Work instruction
Given these entries, repeat exactly the lines starting with the one that has "Chefs' Favorites Cutting" and going on through the one that has "Quaking Aspen (Populus", both included, but none of the pictures.

------------------------------------

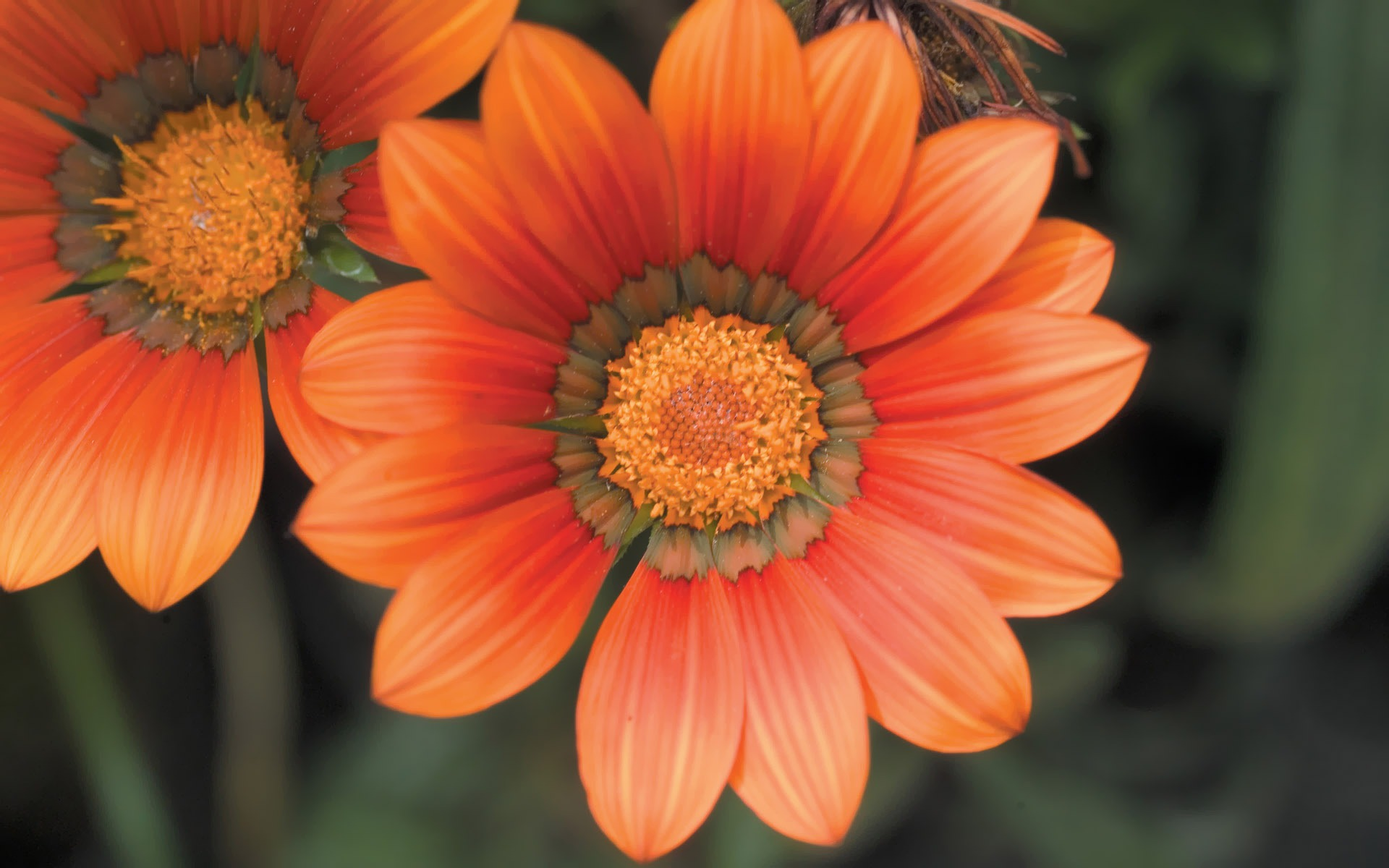 Orange Dahlia Flower Picture Preview 10wallpaper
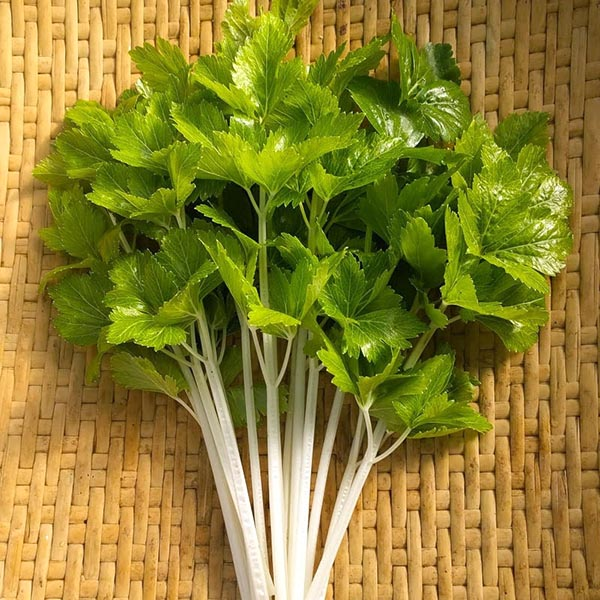 Chefs' Favorites Cutting Celery 'White Queen'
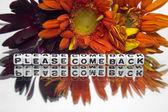 Vibrant please come back message — Foto de Stock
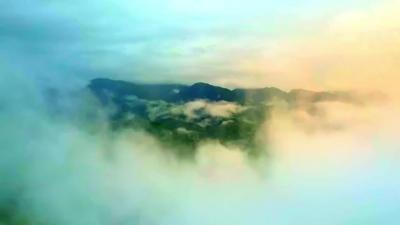视频   超萌小象宝回家后发了首单曲!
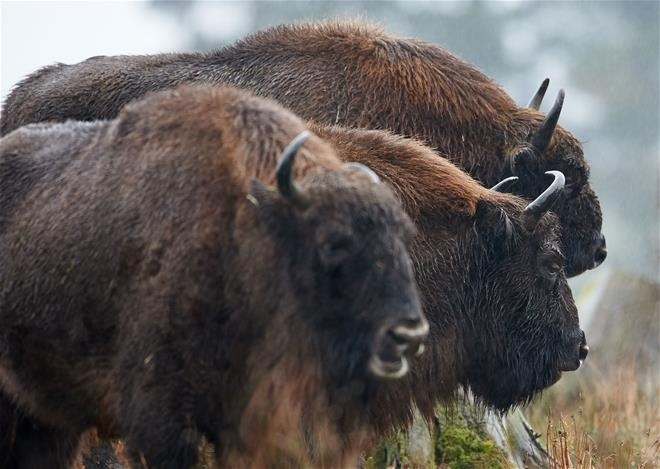 After 250 years, Germany finally sees a bison. It's immediately killed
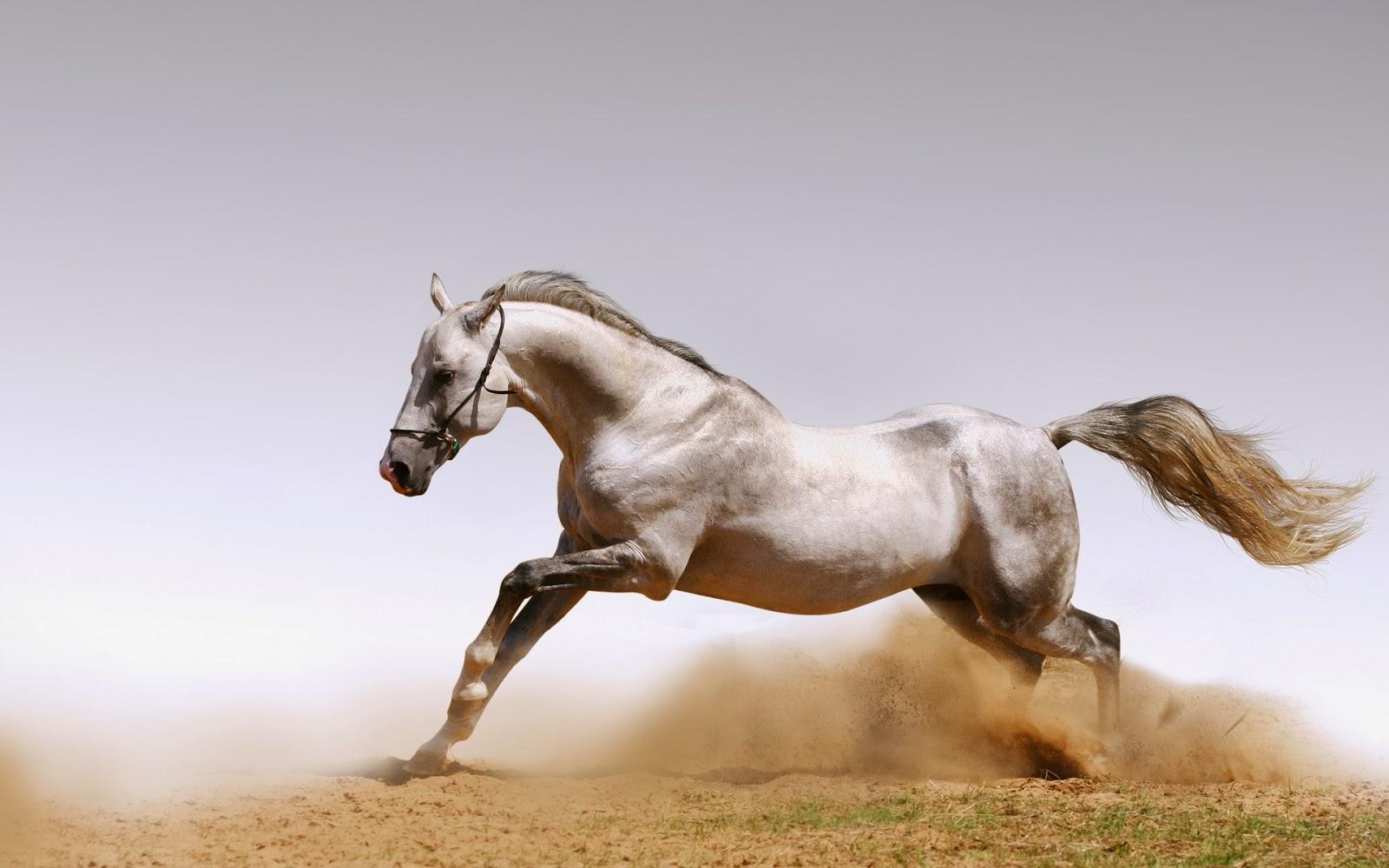beautiful animal wallpapers,horse,mammal,vertebrate,stallion,mane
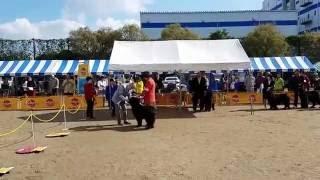 2016年11月11日開催 北九州門司港レトロ愛犬クラブ展 ニューファンドラ...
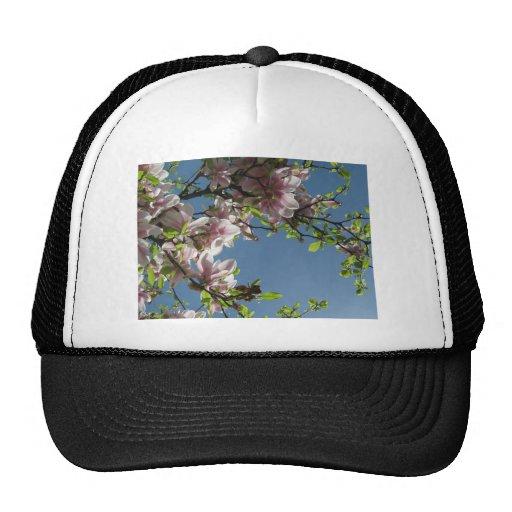 Árbol en flor gorro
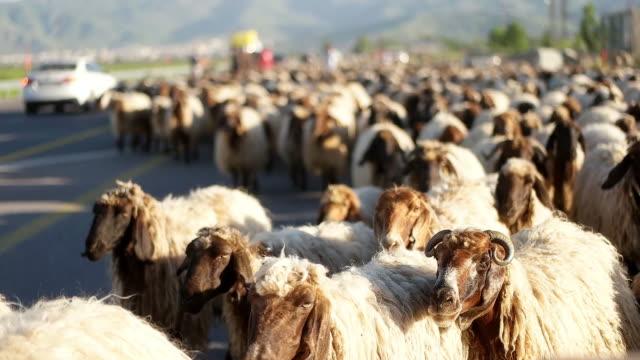 羊は高速道路に沿って移動しています - 羊の群点の映像素材/bロール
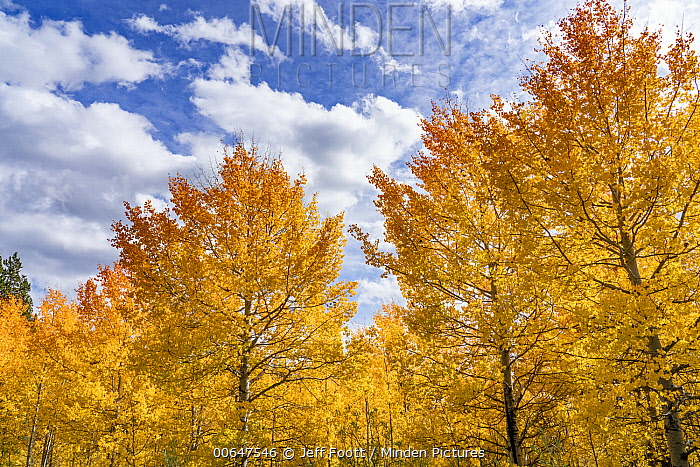 Quaking Aspen (Populus tremuloides) trees in autumn, Grand Teton National Park, Wyoming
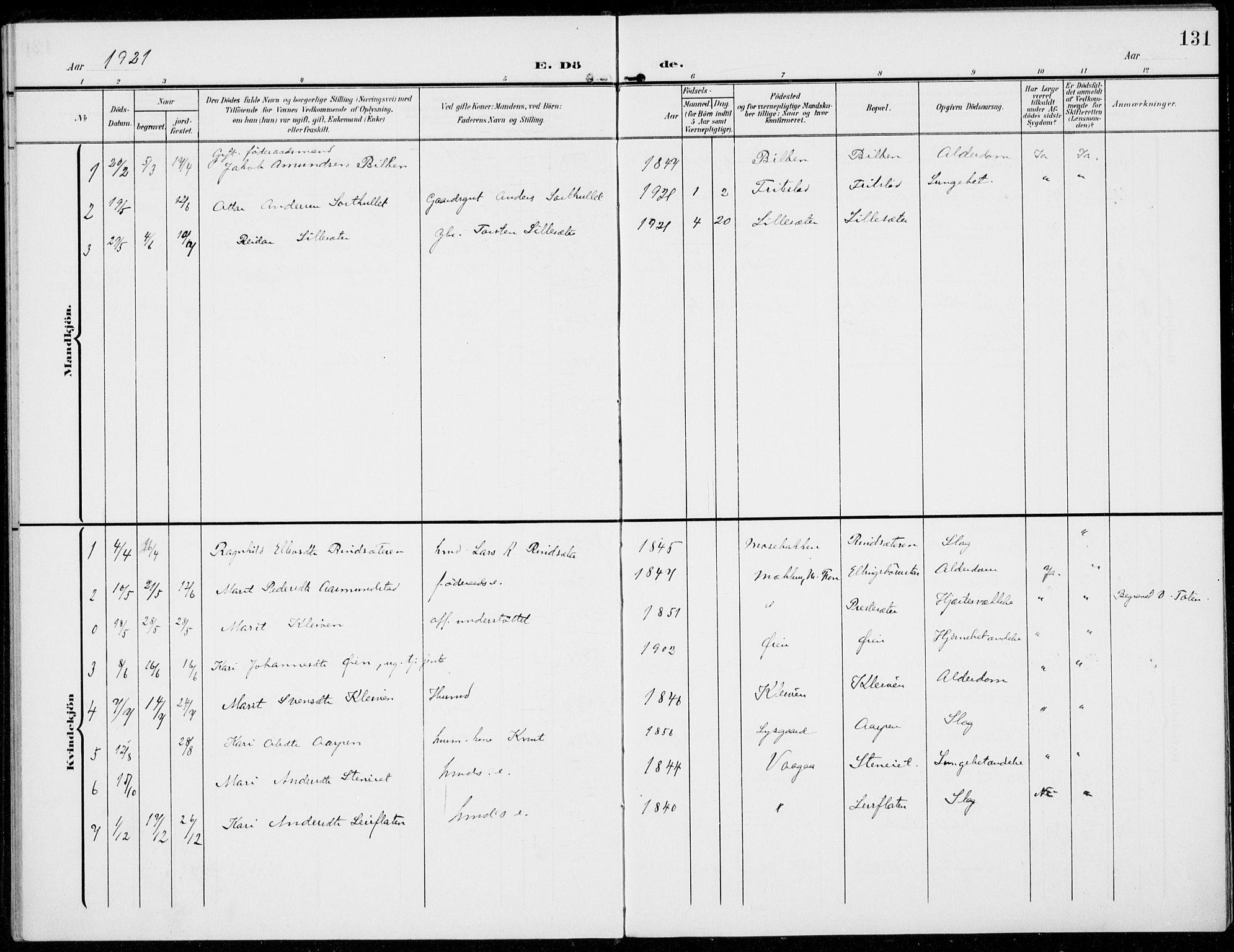 SAH, Sel prestekontor, Parish register (official) no. 1, 1905-1922, p. 131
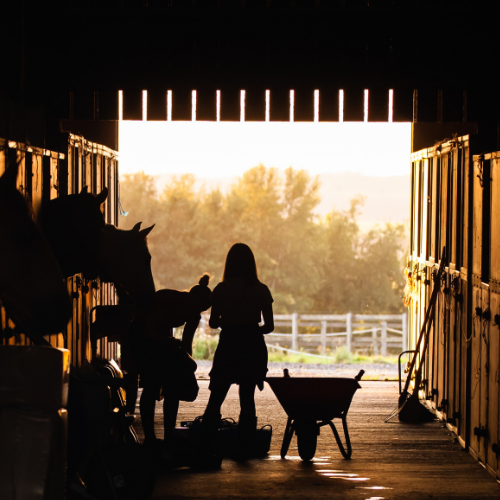 Horse-Care-Management-Featured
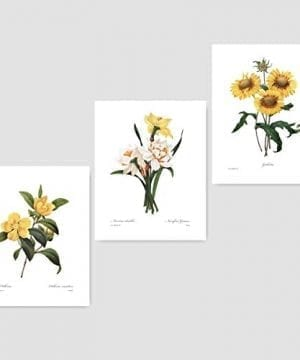 Set Of 3 Botanical Art Yellow Flower Prints Redoute French Home Wall Decor Daffodil Sunflower 8x10 Unframed 0 300x360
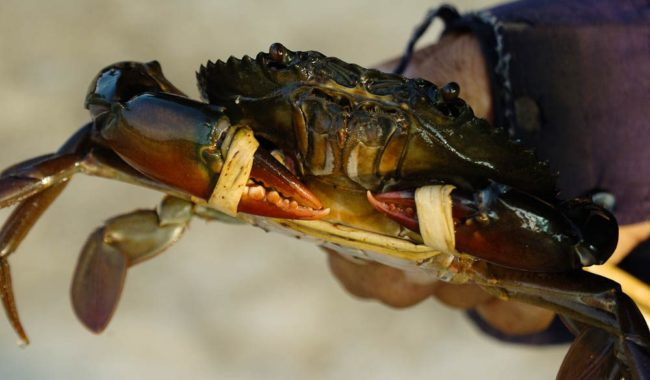 Tasty if you're a seafood fan, but beware the mud crab's nippers.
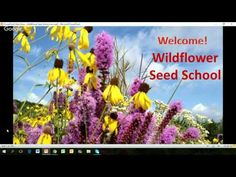 Webinar Replay: Miriam Goldberg of The Wildflower Farm shares her tips, starting seeds and feeding Authentic Haven Brand to create your own Wildflower garden own Wildflower Seeds, Seed Starting, Replay, Wild Flowers, Create, Garden, Tips, Garten, Advice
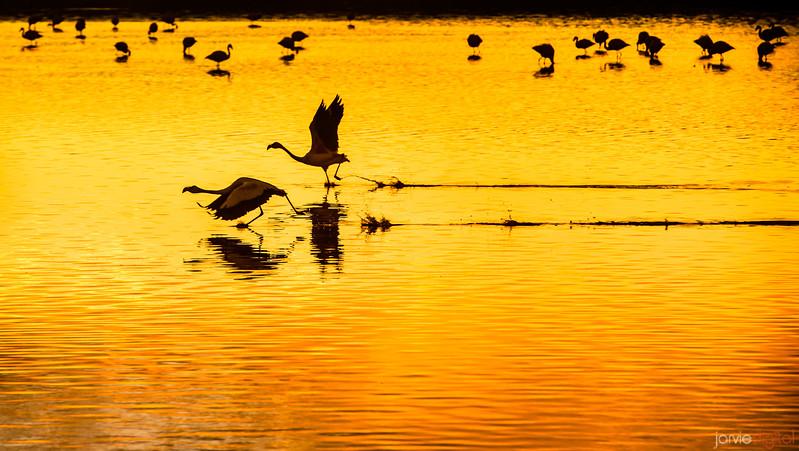Flamingos - Bolivia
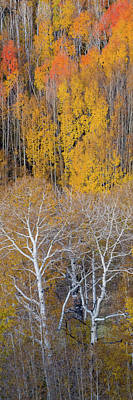 Staircase Scenes Photograph - Aspen Trees In A Forest, Boulder by Panoramic Images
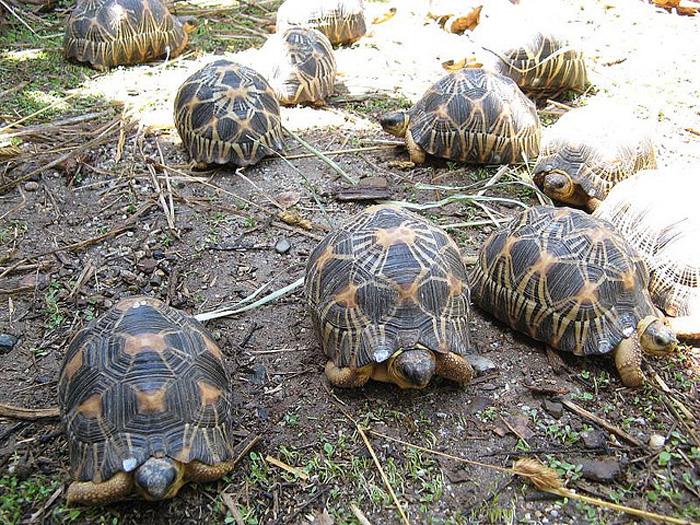 Chennai Tortoise Loses Leg, Gets Wheel Implant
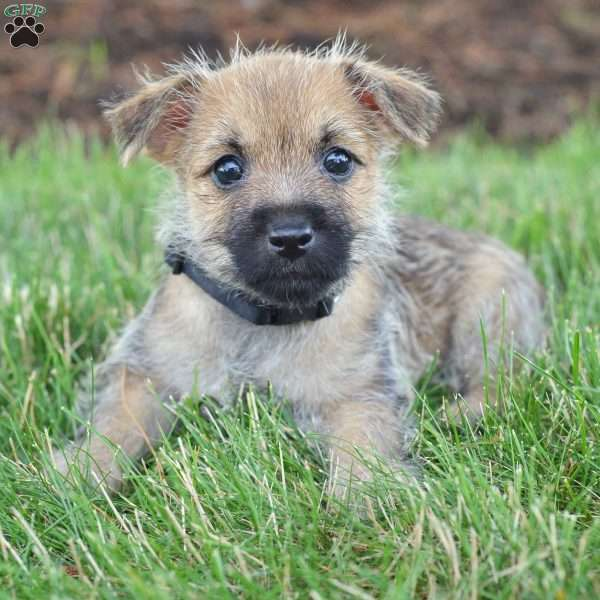 Tammy - Cairn Terrier Puppy For Sale in Ohio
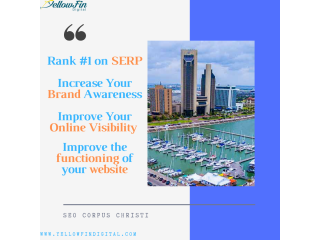 Affordable SEO in Corpus Christi, TX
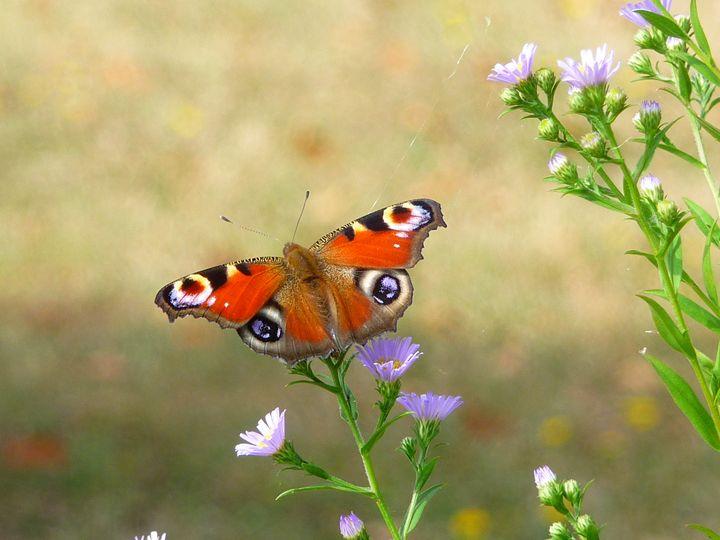 Butterfly on Michalmas daisy - Sheilah's Art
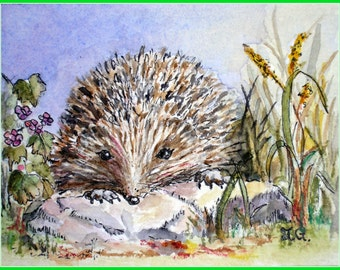 Hedgehog Exploring. Aceo print from my original watercolour illustration.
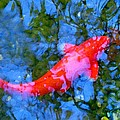 Abstract Koi 4 by Amy Vangsgard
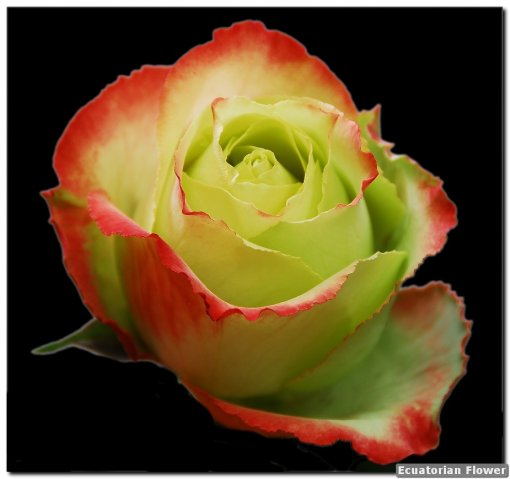 jl fresh wholesale flowers roses
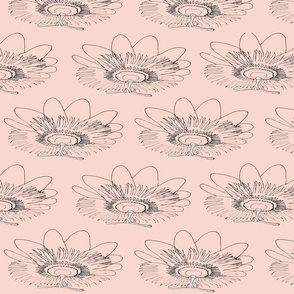 Clamshell floral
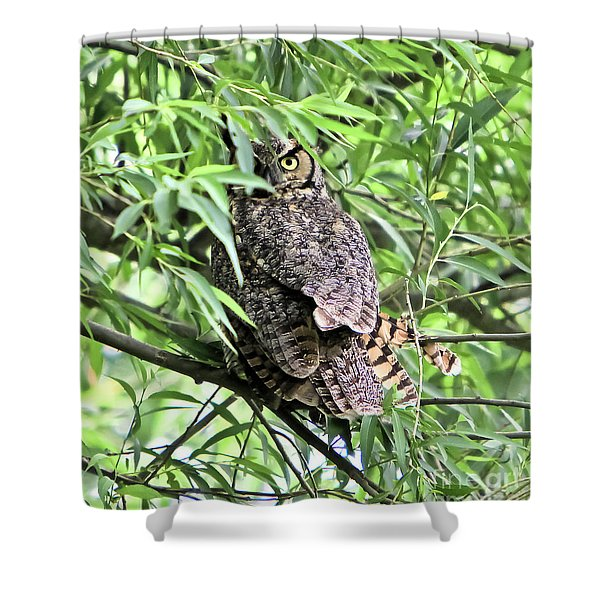 Great Horned Owl Looking At You Shower Curtain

------------------------------------

Answer to this problem
 Chefs' Favorites Cutting Celery 'White Queen'
 Vibrant please come back message — Foto de Stock
视频   超萌小象宝回家后发了首单曲!
 After 250 years, Germany finally sees a bison. It's immediately killed
beautiful animal wallpapers,horse,mammal,vertebrate,stallion,mane
 2016年11月11日開催 北九州門司港レトロ愛犬クラブ展 ニューファンドラ...
 Árbol en flor gorro
 羊は高速道路に沿って移動しています - 羊の群点の映像素材/bロール
 Quaking Aspen (Populus tremuloides) trees in autumn, Grand Teton National Park, Wyoming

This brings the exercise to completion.